Au seuil d’une vaste demeure, entouré de ses familiers, un grand vieillard, blanc de barbe et de cheveux, attend le représentant français. Il lui ouvre ses bras, l’y étreint, puis l’entraîne d’un pas rapide vers un divan spacieux et presque nu, largement ouvert à la lumière. Après la présentation des notables, après une agape solennisée par des discours, un long entretien particulier réunit là le patriarche et le consul.
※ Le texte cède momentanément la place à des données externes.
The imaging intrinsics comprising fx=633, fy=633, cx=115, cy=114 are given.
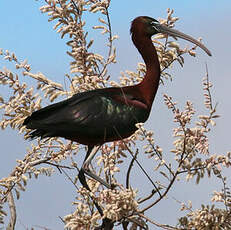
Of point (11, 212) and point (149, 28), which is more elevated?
point (149, 28)

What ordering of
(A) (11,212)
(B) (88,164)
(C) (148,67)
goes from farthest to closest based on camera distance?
(A) (11,212), (C) (148,67), (B) (88,164)

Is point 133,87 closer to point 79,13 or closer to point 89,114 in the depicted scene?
point 89,114

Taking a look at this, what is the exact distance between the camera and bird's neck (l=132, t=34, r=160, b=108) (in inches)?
315

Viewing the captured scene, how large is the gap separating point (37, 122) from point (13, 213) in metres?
1.66

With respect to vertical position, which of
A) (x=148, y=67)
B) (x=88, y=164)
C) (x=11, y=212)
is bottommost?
(x=11, y=212)

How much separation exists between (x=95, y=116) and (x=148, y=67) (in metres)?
1.08

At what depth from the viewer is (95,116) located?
25.2ft

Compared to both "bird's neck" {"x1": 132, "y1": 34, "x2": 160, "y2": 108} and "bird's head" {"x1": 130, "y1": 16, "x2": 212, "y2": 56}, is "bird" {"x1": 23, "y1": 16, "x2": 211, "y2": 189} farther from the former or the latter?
"bird's head" {"x1": 130, "y1": 16, "x2": 212, "y2": 56}

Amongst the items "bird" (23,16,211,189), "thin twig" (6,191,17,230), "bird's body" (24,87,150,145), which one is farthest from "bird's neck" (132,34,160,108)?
"thin twig" (6,191,17,230)

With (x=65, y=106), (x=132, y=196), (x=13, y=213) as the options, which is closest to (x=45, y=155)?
(x=13, y=213)

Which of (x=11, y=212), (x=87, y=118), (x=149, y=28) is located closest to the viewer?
(x=87, y=118)

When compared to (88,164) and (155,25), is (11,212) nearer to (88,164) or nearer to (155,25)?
(88,164)

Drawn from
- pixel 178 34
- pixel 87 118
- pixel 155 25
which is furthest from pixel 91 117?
pixel 178 34

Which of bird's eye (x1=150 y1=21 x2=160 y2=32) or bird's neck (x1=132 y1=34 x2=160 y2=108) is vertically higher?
bird's eye (x1=150 y1=21 x2=160 y2=32)
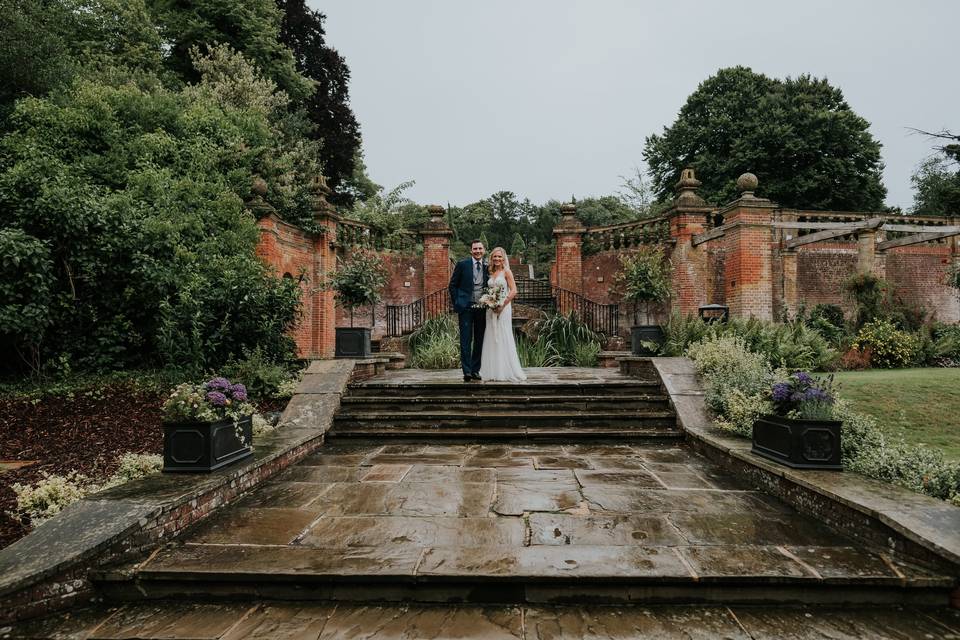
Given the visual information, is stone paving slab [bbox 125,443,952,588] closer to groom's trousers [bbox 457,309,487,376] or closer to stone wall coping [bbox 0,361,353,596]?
stone wall coping [bbox 0,361,353,596]

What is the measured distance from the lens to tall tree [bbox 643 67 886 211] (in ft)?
72.0

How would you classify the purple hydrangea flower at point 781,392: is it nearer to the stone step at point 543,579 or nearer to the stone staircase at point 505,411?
the stone step at point 543,579

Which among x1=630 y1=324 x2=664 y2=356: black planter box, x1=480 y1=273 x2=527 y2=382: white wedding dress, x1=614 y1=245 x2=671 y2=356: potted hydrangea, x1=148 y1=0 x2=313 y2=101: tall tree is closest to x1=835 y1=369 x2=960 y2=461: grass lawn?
x1=630 y1=324 x2=664 y2=356: black planter box

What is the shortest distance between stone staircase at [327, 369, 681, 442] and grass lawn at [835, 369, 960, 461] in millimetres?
2364

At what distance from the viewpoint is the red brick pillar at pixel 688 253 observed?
12805 millimetres

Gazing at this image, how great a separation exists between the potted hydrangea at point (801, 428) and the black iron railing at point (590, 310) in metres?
9.07

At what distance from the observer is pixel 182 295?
20.8 feet

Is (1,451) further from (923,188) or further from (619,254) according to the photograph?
(923,188)

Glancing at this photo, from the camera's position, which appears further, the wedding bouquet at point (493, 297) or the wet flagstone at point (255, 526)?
the wedding bouquet at point (493, 297)

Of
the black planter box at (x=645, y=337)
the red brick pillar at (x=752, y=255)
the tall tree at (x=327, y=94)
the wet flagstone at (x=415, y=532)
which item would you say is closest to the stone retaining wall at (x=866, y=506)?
the wet flagstone at (x=415, y=532)

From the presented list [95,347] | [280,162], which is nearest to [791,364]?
[95,347]

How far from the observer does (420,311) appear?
46.1 feet

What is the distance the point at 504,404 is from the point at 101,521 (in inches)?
161

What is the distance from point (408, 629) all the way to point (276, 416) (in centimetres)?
412
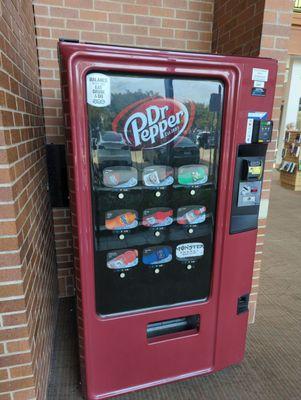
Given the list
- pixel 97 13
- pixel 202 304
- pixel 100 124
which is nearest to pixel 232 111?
pixel 100 124

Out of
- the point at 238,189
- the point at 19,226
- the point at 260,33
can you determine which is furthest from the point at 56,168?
the point at 260,33

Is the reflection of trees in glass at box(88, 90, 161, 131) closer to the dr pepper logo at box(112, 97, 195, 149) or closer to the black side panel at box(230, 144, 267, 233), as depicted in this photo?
the dr pepper logo at box(112, 97, 195, 149)

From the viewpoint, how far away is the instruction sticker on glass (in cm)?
123

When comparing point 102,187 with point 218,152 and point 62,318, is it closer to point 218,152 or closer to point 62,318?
point 218,152

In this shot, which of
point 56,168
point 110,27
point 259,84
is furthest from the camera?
point 110,27

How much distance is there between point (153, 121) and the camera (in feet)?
4.42

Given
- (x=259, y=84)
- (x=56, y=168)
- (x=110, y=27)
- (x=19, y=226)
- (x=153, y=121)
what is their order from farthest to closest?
(x=110, y=27) → (x=56, y=168) → (x=259, y=84) → (x=153, y=121) → (x=19, y=226)

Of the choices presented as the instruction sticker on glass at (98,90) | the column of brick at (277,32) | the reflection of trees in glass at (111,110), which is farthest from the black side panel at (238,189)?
the instruction sticker on glass at (98,90)

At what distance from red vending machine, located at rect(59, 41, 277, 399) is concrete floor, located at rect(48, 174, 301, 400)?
0.35ft

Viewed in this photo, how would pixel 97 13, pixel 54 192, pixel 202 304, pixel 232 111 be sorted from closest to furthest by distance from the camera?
1. pixel 232 111
2. pixel 202 304
3. pixel 54 192
4. pixel 97 13

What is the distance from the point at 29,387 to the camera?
134 centimetres

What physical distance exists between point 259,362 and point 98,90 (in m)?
1.98

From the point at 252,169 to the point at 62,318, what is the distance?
1.90m

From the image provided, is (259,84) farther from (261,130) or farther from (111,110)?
(111,110)
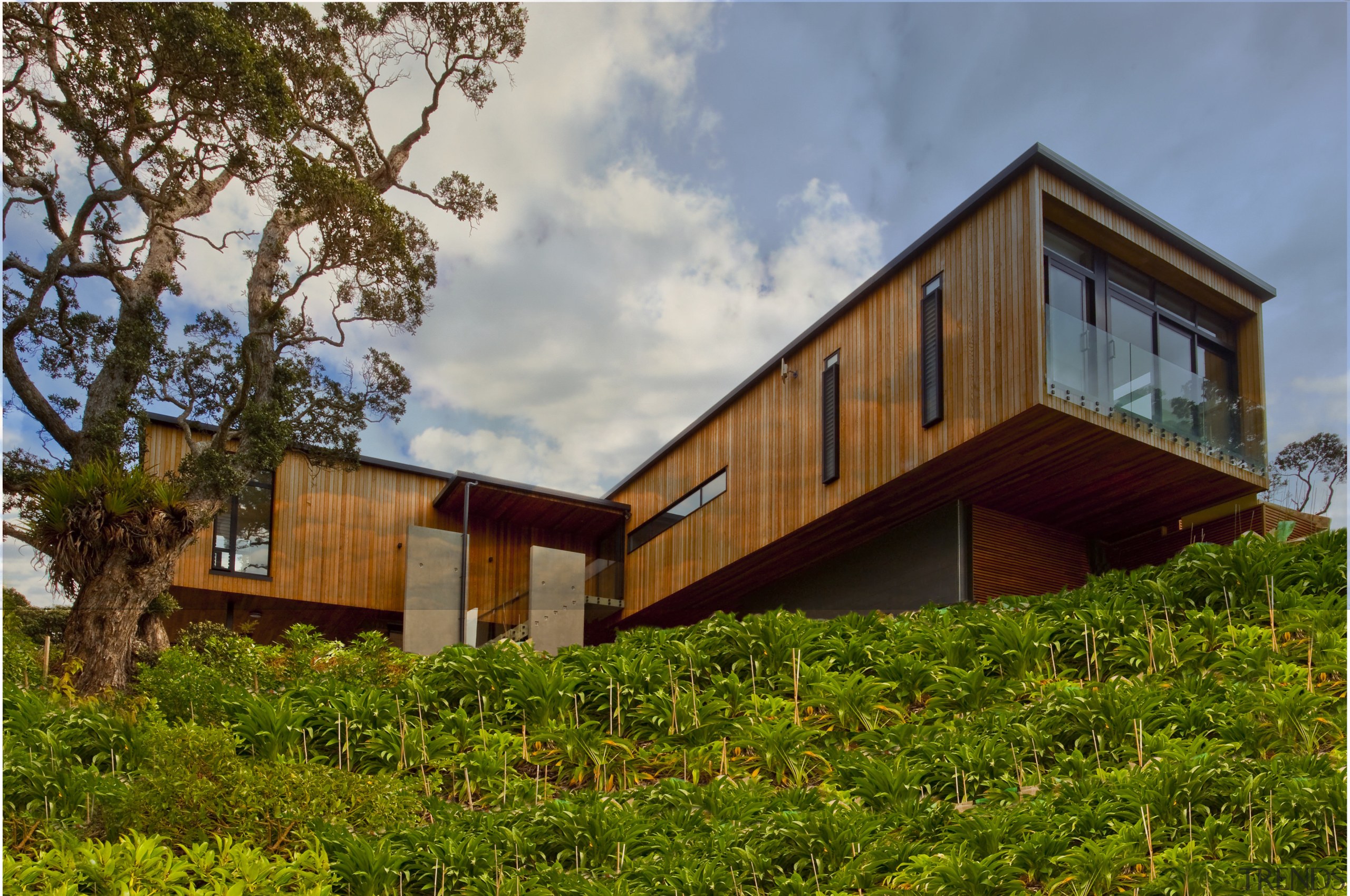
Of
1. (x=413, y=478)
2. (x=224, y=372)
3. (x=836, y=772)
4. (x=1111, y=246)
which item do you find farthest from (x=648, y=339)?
(x=836, y=772)

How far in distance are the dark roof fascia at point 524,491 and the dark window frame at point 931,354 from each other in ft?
26.2

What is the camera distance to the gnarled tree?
9797 millimetres

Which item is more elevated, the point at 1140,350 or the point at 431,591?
the point at 1140,350

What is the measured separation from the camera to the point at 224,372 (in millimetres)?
12945

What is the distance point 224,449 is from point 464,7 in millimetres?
8283

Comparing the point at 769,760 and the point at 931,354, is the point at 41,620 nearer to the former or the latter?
the point at 769,760

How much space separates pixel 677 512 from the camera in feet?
52.9

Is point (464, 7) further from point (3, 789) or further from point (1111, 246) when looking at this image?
point (3, 789)

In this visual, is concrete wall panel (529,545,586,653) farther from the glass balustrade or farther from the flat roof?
the glass balustrade

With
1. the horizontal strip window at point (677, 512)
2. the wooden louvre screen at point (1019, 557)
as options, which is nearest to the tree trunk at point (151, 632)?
the horizontal strip window at point (677, 512)

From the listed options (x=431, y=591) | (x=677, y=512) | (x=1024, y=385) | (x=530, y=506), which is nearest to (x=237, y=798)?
(x=1024, y=385)

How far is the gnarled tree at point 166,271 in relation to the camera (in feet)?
32.1

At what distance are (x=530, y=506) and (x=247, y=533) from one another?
466 cm

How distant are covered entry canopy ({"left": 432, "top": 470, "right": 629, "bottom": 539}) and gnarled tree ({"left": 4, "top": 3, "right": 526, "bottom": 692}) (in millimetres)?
2646
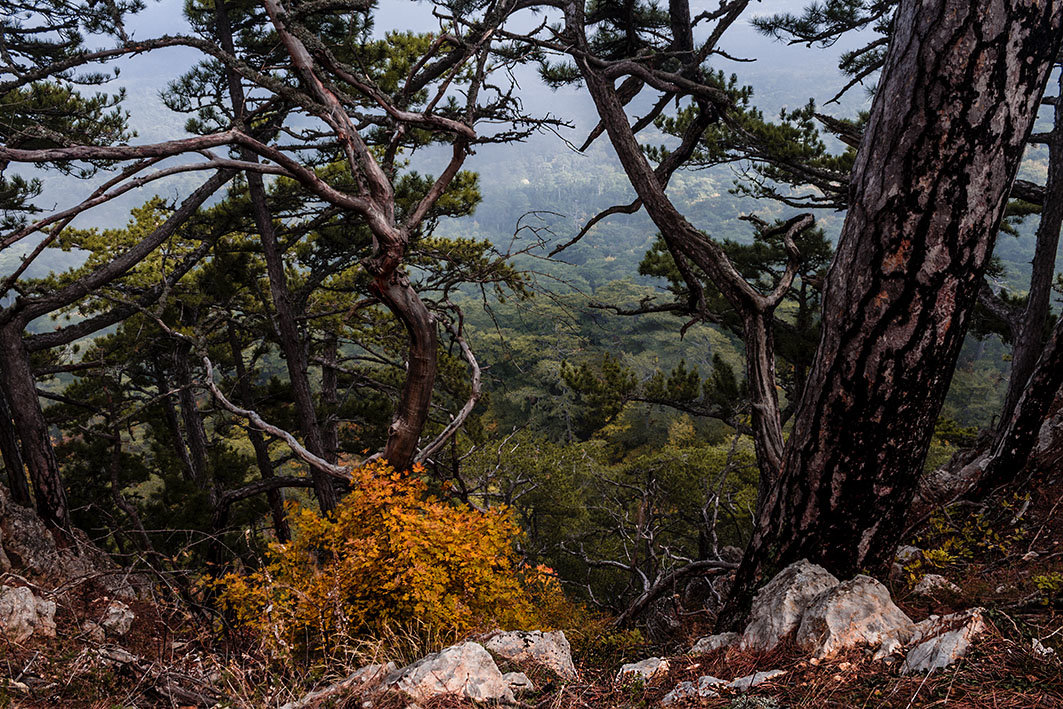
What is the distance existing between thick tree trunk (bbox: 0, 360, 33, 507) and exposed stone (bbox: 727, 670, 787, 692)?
25.5ft

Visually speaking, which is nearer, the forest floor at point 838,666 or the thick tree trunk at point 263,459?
the forest floor at point 838,666

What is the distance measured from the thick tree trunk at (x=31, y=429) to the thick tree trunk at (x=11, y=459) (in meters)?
0.10

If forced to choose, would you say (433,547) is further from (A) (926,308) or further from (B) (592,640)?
(A) (926,308)

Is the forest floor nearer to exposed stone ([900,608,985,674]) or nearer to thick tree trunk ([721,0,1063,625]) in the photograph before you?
exposed stone ([900,608,985,674])

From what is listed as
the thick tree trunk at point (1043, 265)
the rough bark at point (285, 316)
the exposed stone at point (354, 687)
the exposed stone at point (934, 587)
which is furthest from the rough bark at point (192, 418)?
the thick tree trunk at point (1043, 265)

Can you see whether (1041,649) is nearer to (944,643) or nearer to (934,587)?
(944,643)

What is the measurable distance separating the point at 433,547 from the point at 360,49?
6618mm

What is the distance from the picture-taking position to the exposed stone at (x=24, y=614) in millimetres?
3641

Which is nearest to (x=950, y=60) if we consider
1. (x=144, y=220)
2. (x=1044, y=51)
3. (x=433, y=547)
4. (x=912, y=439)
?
(x=1044, y=51)

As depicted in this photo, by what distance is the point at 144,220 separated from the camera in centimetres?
995

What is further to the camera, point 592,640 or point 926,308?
point 592,640

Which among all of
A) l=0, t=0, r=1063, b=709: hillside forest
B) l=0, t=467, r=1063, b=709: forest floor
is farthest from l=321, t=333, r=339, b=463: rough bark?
l=0, t=467, r=1063, b=709: forest floor

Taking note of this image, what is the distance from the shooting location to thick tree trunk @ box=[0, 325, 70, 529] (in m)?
6.15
Le vieillard exprime les doléances du Liban. C’est presque en vain qu’après l’expédition française de secours motivée, en 1860, par les massacres de la montagne et de Damas, les Puissances ont imposé à la Porte, pour le Liban, des institutions particulières. Les commissaires de l’Europe ont sans doute, le moins mal qu’ils ont pu, adapté ces institutions aux besoins propres de cette singulière montagne de refuge où vivent côte à côte, étroitement enchevêtrées sans se mélanger jamais, une demi-douzaine de petites nations de langue arabe, toutes en défaveur auprès du conquérant turc. Faute d’avoir été soumis à un contrôle organisé, le régime libéral ainsi élaboré n’a pas prévalu contre l’arbitraire des gouverneurs. Il n’a pas préservé le Liban de la corruption, ni administrative, ni judiciaire. Le Liban souffre. Ses enfants émigrent. Il met tout son espoir dans la France. Elle a commencé l’œuvre de protection. La laissera-t-elle si imparfaite ?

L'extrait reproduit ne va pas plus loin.